▸ **TEXT FOR ANALYSIS**:
The productivity with which countries use their productive
resources - physical capital, human
capital, and natural capital - is widely recognized
as the main indicator of their level of economic development.
Theoretically, then, economists comparing the development of different countries should calculate
how productively they are using their capital. But such calculations are extremely challenging, primarily
because of the difficulty of putting values on elements of natural and human capital. In practice economists
use gross national product (GNP) per capita or gross
domestic product (GDP) per capita for the same purpose. These statistical indicators are easier
to calculate, provide a rough measure of the relative productivity with which different countries use
their resources, and measure the relative material welfare in different countries, whether this welfare
results from good fortune with respect to land and natural resources or from superior productivity
in their use.
Gross Domestic Product and Gross National Product
GDP is calculated as the value of the total final output of all goods and services produced in a single
year within a country’s boundaries. GNP is GDP plus incomes received by residents from abroad
minus incomes claimed by nonresidents.
There are two ways of calculating GDP and GNP:
- By adding together all the incomes in the economy - wages, interest, profits, and rents.
- By adding together all the expenditures in the economy- consumption, investment, government purchases
of goods and services, and net exports (exports minus imports).
In theory, the results of both calculations should be the same. Because one person’s expenditure
is always another person’s income, the sum of expenditures must equal the sum of incomes. When
the calculations include expenditures made or incomes received by a country's citizens in their transactions
with foreign countries, the result is GNP. When the calculations are made exclusive of expenditures
or incomes that originated beyond a country’s boundaries, the result is GDP.
GNP may be much less than GDP if much of the income from a country’s production flows to foreign
persons or firms. For example, in 1994 Chile’s GNP was 5 percent smaller than its GDP. If a country’s
citizens or firms hold large amounts of the stocks and bonds of other countries’ firms or governments,
and receive income from them, GNP may be greater than GDP. In Saudi Arabia, for instance, GNP exceeded
GDP by 7 percent in 1994. For most countries, however, these statistical indicators differ insignificantly.

▸ **PROBLEMS TO WORK ON**:
a) In the passage on GDP and GNP, by how much did Saudi Arabia's GNP exceed its GDP in 1994?
b) Reproduce the stretch of the GDP and GNP passage from "There are two" through "(exports minus imports)." word for word.

(Page-level text extractions)
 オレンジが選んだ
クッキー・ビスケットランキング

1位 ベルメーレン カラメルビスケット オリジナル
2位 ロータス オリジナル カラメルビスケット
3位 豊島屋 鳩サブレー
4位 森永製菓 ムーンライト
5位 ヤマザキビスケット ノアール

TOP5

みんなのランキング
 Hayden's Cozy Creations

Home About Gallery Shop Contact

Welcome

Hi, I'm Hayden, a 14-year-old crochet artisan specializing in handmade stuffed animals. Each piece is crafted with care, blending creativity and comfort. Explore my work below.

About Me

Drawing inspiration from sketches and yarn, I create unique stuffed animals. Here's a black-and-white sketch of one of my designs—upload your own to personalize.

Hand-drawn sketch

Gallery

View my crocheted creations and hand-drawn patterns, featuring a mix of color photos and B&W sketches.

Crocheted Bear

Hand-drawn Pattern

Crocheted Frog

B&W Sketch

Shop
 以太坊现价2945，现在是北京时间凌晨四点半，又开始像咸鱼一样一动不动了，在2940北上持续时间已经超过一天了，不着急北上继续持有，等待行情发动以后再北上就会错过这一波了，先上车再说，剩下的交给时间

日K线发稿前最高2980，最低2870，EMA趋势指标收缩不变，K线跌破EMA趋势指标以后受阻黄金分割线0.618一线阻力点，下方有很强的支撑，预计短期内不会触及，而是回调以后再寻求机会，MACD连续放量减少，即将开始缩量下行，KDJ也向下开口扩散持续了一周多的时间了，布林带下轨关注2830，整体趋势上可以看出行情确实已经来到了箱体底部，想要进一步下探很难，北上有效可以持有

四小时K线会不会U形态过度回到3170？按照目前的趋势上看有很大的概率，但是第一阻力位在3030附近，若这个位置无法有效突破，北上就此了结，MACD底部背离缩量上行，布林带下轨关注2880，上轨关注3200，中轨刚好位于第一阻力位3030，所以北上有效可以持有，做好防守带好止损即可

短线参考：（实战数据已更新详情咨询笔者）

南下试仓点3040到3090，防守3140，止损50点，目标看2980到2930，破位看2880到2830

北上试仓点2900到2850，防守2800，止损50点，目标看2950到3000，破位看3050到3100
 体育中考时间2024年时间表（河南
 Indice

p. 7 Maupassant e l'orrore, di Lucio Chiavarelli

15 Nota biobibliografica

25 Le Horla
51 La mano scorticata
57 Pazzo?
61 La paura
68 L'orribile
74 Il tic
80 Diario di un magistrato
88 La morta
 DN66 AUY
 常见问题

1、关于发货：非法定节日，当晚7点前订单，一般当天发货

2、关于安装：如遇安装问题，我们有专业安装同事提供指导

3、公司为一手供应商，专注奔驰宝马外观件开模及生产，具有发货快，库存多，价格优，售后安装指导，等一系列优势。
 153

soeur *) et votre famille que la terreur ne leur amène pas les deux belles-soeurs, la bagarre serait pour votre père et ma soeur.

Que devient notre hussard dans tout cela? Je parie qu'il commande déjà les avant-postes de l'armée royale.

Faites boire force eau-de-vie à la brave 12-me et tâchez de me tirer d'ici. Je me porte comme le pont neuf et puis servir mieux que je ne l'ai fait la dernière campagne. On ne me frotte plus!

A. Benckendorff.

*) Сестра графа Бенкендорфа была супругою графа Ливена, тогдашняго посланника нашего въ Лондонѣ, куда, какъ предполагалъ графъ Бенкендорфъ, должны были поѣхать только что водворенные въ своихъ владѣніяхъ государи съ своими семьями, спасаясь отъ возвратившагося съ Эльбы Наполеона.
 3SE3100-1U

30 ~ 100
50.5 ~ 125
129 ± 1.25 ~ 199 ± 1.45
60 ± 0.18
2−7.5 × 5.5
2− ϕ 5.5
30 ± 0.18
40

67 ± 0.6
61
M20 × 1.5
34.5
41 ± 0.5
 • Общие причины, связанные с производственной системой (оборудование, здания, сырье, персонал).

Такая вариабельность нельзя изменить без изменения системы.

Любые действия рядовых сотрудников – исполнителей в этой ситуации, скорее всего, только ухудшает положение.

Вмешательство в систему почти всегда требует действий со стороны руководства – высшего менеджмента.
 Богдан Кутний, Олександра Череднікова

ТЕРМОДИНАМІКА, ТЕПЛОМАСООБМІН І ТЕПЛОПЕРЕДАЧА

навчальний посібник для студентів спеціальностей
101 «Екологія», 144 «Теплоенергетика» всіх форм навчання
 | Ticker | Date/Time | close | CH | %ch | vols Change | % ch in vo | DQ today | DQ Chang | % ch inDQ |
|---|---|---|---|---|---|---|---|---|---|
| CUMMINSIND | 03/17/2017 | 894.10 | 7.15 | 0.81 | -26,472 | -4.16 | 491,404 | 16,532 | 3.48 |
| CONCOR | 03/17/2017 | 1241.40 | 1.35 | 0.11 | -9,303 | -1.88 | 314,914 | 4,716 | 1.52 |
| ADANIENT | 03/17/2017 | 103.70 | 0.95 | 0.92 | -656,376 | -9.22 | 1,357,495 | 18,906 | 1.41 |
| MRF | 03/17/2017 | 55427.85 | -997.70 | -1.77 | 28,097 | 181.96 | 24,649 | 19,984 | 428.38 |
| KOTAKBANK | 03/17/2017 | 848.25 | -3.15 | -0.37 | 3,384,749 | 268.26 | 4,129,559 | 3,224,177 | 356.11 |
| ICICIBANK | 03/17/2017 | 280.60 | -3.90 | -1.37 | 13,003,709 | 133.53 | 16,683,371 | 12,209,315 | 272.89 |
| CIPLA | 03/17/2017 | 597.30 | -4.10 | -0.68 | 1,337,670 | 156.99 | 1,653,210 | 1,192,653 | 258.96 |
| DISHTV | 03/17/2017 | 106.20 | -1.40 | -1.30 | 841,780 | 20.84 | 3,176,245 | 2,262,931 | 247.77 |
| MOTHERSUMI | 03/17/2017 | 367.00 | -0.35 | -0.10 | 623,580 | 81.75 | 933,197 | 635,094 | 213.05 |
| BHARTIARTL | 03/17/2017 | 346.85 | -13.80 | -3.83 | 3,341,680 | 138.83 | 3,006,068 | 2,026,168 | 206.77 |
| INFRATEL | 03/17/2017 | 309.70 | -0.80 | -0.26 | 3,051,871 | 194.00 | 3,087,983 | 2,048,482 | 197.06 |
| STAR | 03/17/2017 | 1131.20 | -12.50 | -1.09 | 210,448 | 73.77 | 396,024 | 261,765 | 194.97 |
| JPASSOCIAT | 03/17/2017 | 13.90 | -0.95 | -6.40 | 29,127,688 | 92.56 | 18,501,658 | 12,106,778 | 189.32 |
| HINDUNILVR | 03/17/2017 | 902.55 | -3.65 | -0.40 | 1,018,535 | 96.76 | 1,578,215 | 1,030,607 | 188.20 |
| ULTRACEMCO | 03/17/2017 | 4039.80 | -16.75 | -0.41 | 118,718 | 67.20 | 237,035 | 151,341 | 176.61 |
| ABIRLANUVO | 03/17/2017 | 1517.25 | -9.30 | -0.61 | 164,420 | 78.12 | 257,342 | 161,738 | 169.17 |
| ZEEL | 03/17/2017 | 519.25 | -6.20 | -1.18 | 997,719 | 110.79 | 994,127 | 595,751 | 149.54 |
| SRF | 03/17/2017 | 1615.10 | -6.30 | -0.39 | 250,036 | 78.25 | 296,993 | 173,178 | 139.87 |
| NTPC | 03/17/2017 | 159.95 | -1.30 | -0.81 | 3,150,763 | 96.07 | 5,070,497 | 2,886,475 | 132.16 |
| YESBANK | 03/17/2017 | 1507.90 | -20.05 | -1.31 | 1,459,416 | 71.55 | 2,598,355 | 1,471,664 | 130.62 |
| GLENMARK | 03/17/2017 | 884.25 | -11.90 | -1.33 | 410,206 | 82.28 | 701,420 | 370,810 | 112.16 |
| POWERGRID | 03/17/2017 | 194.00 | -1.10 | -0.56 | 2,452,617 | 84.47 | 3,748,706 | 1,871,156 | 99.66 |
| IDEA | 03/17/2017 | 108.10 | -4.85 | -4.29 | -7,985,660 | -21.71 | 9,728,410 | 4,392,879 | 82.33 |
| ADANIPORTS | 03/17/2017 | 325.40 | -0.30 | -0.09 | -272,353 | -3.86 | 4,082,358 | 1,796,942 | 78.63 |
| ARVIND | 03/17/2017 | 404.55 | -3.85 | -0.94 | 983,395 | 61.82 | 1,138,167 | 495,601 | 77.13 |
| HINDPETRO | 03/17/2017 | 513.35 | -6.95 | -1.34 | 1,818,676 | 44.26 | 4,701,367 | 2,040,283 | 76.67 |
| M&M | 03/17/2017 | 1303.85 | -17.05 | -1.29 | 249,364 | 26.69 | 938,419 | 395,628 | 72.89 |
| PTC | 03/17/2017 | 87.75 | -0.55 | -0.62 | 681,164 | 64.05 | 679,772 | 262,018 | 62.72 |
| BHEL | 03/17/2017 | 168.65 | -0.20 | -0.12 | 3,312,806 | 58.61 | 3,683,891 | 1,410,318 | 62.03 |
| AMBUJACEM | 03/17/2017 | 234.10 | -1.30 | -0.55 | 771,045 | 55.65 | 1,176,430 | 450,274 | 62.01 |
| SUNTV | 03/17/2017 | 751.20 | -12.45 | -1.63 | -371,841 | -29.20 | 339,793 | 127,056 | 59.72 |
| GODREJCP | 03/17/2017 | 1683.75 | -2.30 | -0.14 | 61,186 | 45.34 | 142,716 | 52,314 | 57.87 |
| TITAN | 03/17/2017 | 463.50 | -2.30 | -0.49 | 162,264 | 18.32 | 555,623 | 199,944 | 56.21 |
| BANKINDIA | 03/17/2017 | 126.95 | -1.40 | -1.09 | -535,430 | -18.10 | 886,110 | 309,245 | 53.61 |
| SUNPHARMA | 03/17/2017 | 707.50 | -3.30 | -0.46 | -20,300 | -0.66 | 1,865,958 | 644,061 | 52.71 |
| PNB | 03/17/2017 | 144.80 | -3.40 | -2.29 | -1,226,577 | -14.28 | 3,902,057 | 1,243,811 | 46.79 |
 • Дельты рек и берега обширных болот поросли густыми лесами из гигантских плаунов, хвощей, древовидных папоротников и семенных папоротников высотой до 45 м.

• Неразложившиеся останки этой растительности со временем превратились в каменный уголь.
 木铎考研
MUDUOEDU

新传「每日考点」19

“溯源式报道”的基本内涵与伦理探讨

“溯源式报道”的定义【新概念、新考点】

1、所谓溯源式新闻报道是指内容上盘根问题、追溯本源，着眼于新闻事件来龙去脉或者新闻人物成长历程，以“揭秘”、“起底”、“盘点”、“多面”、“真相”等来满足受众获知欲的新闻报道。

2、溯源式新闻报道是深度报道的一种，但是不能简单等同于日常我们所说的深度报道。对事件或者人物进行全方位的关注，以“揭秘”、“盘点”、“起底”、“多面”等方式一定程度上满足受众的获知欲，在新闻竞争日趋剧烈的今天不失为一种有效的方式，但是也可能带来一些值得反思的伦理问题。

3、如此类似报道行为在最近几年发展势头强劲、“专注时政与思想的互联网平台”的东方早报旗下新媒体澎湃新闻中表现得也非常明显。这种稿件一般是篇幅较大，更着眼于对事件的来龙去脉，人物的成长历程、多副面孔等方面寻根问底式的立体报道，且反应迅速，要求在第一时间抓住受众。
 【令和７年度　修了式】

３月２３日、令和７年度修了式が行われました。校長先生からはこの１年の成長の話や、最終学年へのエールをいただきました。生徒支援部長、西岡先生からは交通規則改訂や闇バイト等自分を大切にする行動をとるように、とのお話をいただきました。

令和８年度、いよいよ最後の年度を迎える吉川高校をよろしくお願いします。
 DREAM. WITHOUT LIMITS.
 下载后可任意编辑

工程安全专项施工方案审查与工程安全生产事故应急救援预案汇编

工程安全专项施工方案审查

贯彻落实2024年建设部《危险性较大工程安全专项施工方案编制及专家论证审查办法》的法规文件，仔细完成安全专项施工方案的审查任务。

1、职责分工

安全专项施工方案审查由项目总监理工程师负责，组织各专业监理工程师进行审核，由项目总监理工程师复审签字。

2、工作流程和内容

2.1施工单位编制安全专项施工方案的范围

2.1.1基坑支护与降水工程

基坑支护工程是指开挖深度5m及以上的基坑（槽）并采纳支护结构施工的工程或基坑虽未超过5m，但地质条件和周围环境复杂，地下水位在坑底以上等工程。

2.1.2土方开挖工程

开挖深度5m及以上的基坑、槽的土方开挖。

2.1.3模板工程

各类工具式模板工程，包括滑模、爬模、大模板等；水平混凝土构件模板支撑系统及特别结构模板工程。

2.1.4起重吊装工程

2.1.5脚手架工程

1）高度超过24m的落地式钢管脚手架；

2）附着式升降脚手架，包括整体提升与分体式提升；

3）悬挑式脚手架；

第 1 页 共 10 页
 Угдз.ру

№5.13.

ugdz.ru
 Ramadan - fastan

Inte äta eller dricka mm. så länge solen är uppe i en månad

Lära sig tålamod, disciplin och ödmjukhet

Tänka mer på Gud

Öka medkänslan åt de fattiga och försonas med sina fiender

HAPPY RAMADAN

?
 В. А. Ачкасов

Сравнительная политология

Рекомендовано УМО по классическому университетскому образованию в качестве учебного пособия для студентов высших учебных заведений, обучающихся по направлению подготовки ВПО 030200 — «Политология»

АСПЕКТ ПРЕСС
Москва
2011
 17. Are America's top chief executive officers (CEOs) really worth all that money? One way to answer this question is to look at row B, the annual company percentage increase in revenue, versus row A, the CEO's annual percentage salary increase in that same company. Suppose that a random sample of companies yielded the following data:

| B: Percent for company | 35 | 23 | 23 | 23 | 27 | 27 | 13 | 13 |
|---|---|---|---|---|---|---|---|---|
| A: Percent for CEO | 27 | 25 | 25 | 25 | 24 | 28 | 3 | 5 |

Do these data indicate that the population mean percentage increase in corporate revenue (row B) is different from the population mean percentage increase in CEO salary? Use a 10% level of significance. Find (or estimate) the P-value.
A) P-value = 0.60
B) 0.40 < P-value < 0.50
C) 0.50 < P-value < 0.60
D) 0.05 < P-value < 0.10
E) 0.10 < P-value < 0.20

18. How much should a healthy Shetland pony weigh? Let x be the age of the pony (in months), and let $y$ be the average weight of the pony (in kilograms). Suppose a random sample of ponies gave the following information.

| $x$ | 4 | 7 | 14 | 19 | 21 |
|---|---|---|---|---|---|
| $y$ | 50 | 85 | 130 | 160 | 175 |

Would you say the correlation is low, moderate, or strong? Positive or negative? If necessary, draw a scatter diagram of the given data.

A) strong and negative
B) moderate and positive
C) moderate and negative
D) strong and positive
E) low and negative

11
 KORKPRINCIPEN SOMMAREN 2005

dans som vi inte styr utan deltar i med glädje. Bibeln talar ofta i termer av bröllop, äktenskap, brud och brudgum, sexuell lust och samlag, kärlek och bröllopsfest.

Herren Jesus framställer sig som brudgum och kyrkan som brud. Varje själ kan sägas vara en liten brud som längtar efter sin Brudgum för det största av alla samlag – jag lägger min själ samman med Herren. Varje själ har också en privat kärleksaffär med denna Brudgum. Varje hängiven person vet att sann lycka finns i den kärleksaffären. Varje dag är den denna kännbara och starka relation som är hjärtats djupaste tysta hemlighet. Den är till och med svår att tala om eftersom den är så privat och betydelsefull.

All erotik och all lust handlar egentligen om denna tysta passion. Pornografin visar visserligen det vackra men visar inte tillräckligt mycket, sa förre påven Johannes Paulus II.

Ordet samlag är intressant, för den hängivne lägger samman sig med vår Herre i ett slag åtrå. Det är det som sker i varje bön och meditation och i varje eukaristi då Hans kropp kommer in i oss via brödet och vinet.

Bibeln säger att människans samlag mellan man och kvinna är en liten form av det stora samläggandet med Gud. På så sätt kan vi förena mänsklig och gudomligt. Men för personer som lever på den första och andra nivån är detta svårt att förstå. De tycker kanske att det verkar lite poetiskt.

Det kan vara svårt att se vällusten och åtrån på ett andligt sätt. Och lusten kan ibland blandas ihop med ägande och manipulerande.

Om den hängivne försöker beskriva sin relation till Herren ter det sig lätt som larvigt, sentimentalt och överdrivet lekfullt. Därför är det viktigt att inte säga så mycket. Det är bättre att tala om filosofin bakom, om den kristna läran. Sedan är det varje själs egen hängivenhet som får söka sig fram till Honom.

▸ **ANSWERS TO EACH TASK**:
a) By 7 percent.

b)
There are two ways of calculating GDP and GNP:
- By adding together all the incomes in the economy - wages, interest, profits, and rents.
- By adding together all the expenditures in the economy- consumption, investment, government purchases
of goods and services, and net exports (exports minus imports).